JOB.
Transcribe every one of the records below line for line, answers included, without changing anything.
Begin MATERIAL FOR THIS EXERCISE
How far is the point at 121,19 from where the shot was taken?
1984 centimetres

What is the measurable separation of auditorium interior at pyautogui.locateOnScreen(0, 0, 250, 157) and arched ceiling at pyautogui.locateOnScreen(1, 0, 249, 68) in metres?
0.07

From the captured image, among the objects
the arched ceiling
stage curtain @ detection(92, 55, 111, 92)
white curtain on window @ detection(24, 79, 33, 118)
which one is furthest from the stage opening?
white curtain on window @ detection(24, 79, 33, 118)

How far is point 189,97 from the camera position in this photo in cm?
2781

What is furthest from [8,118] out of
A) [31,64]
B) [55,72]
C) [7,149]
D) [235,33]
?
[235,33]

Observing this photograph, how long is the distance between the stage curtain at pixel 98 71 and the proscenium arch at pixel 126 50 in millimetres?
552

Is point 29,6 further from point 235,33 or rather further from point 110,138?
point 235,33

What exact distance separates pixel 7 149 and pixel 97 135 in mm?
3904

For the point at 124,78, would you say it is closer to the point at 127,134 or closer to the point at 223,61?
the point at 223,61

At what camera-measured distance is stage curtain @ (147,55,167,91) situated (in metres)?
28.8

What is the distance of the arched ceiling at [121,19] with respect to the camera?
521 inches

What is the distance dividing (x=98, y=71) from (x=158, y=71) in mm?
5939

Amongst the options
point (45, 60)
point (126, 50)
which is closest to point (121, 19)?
End MATERIAL FOR THIS EXERCISE
PROBLEM SOLUTION.
How far is the point at 121,19 from where the shot was taken?
1984 centimetres

What is the measurable separation of auditorium interior at pyautogui.locateOnScreen(0, 0, 250, 157) and arched ceiling at pyautogui.locateOnScreen(1, 0, 249, 68) in metres?
0.07

From the captured image, among the objects
the arched ceiling
stage curtain @ detection(92, 55, 111, 92)
white curtain on window @ detection(24, 79, 33, 118)
which one is furthest from the stage opening?
white curtain on window @ detection(24, 79, 33, 118)

How far is point 189,97 from the camera position in this photo in cm?
2781

What is furthest from [8,118] out of
A) [31,64]
B) [55,72]
C) [7,149]
D) [235,33]
?
[235,33]

Observing this photograph, how long is the distance between the stage curtain at pixel 98 71 and the proscenium arch at pixel 126 50 in millimetres?
552

Is point 29,6 further from point 235,33 or rather further from point 110,138?
point 235,33

What exact distance separates pixel 7 149 and pixel 97 135 in mm?
3904

For the point at 124,78, would you say it is closer to the point at 127,134 or closer to the point at 223,61?
the point at 223,61

At what camera-measured distance is stage curtain @ (147,55,167,91) situated (in metres)?
28.8

What is the distance of the arched ceiling at [121,19] with respect to the camera?
521 inches

What is the distance dividing (x=98, y=71) from (x=158, y=71) in mm?
5939

Amongst the options
point (45, 60)
point (126, 50)
which is closest to point (121, 19)?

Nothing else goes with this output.